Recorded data

======

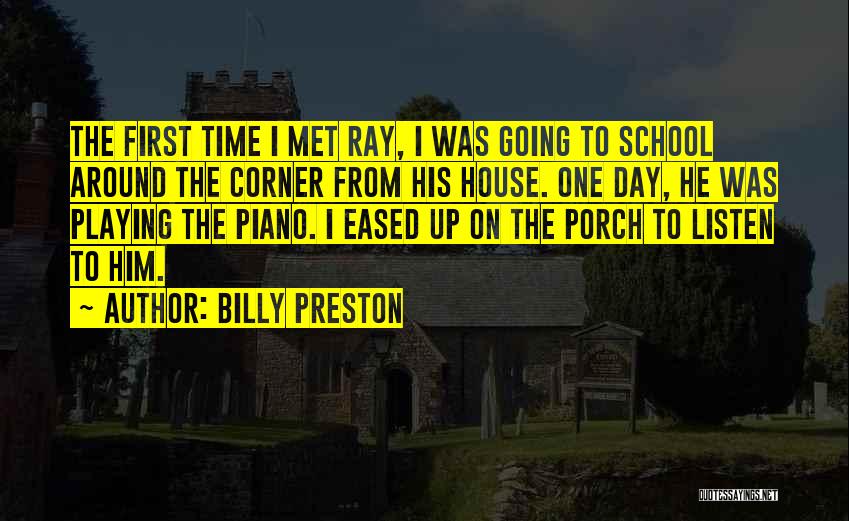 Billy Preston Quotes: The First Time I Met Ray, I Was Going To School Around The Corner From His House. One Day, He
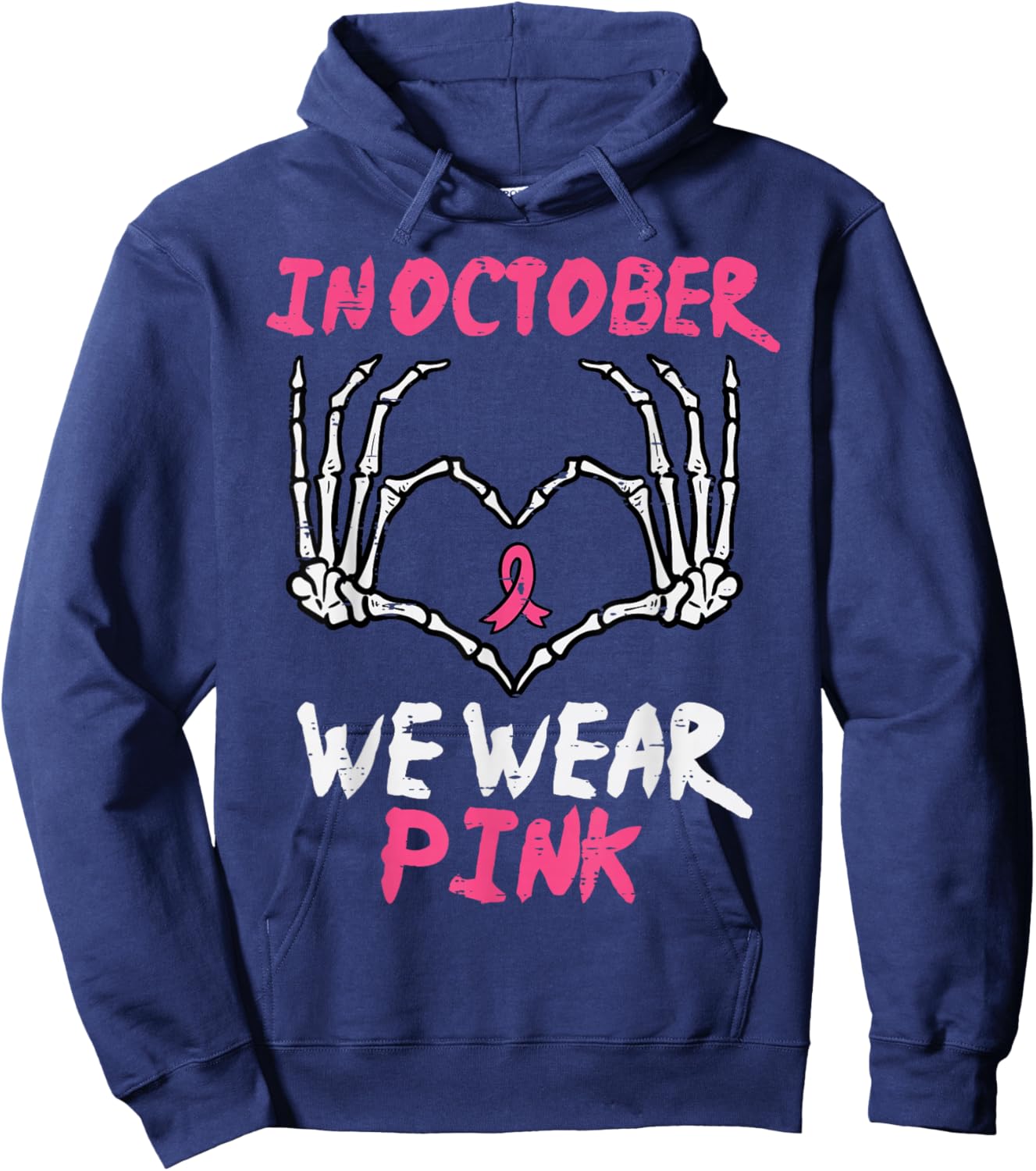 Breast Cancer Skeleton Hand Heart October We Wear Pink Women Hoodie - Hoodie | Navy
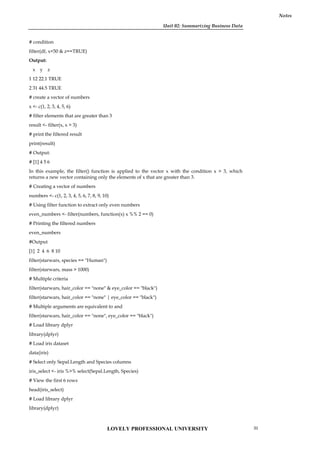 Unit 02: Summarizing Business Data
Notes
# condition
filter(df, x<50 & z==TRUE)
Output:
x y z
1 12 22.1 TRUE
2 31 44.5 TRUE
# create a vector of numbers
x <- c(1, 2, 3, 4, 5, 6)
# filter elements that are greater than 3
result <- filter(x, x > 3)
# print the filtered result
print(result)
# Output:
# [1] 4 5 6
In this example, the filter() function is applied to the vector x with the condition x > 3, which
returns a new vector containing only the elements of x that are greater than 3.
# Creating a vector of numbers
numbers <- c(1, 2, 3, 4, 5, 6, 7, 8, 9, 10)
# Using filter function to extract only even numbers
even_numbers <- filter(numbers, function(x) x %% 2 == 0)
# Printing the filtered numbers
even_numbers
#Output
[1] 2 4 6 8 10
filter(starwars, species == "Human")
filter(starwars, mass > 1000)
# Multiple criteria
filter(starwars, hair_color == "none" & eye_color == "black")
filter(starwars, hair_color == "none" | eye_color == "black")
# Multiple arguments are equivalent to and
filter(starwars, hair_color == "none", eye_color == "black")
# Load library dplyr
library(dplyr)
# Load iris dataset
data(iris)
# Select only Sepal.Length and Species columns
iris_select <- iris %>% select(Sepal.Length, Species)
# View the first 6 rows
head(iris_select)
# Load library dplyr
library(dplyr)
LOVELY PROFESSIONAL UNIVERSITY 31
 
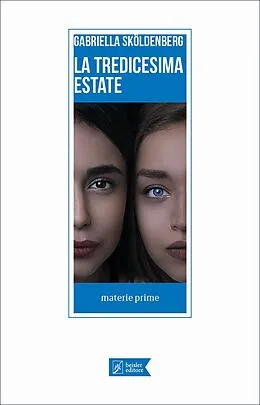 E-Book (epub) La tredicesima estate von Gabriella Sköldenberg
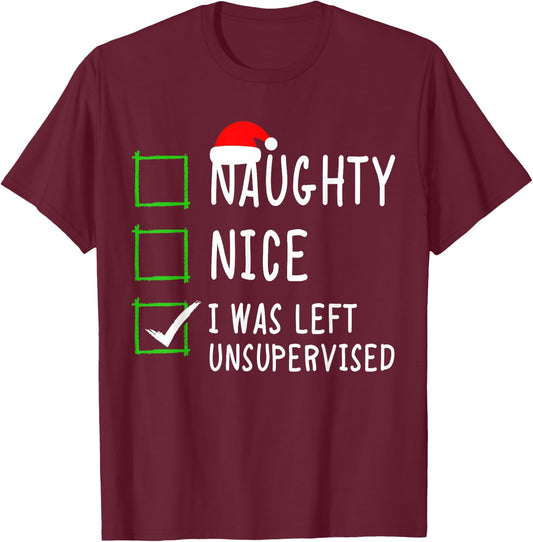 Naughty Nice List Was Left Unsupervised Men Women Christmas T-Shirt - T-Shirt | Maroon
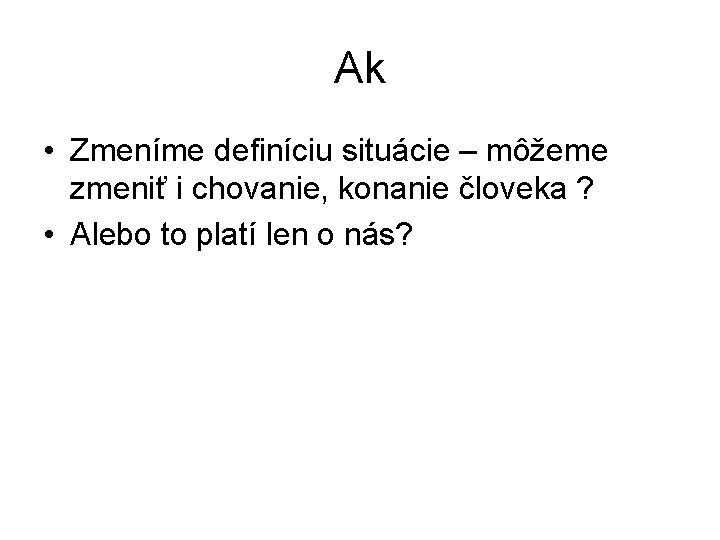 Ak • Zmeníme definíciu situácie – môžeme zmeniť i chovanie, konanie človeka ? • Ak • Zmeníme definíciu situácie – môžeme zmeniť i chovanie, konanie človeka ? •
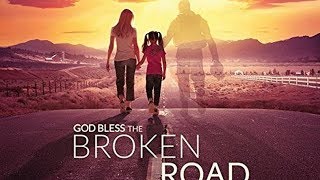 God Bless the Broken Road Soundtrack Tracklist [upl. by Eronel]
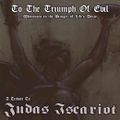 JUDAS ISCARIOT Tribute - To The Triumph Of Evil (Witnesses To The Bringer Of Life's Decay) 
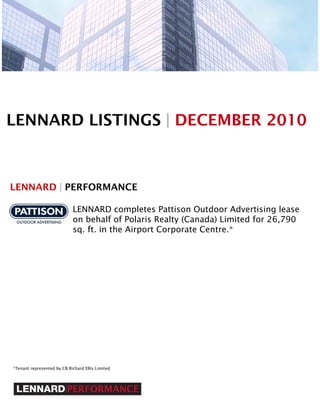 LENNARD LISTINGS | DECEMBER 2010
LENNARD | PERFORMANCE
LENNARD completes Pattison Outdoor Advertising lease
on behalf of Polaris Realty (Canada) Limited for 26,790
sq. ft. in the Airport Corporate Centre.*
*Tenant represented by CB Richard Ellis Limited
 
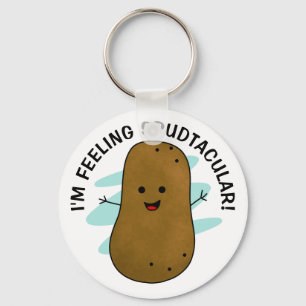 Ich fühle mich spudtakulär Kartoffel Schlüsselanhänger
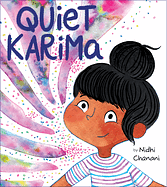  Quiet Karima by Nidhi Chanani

======

— Task to carry out —
Transcribe the entries from their first line to the line that holds "LOVELY PROFESSIONAL UNIVERSITY 31", both included, and skip every picture.

— Answer area —
 Billy Preston Quotes: The First Time I Met Ray, I Was Going To School Around The Corner From His House. One Day, He
 Breast Cancer Skeleton Hand Heart October We Wear Pink Women Hoodie - Hoodie | Navy
 Unit 02: Summarizing Business Data
Notes
# condition
filter(df, x<50 & z==TRUE)
Output:
x y z
1 12 22.1 TRUE
2 31 44.5 TRUE
# create a vector of numbers
x <- c(1, 2, 3, 4, 5, 6)
# filter elements that are greater than 3
result <- filter(x, x > 3)
# print the filtered result
print(result)
# Output:
# [1] 4 5 6
In this example, the filter() function is applied to the vector x with the condition x > 3, which
returns a new vector containing only the elements of x that are greater than 3.
# Creating a vector of numbers
numbers <- c(1, 2, 3, 4, 5, 6, 7, 8, 9, 10)
# Using filter function to extract only even numbers
even_numbers <- filter(numbers, function(x) x %% 2 == 0)
# Printing the filtered numbers
even_numbers
#Output
[1] 2 4 6 8 10
filter(starwars, species == "Human")
filter(starwars, mass > 1000)
# Multiple criteria
filter(starwars, hair_color == "none" & eye_color == "black")
filter(starwars, hair_color == "none" | eye_color == "black")
# Multiple arguments are equivalent to and
filter(starwars, hair_color == "none", eye_color == "black")
# Load library dplyr
library(dplyr)
# Load iris dataset
data(iris)
# Select only Sepal.Length and Species columns
iris_select <- iris %>% select(Sepal.Length, Species)
# View the first 6 rows
head(iris_select)
# Load library dplyr
library(dplyr)
LOVELY PROFESSIONAL UNIVERSITY 31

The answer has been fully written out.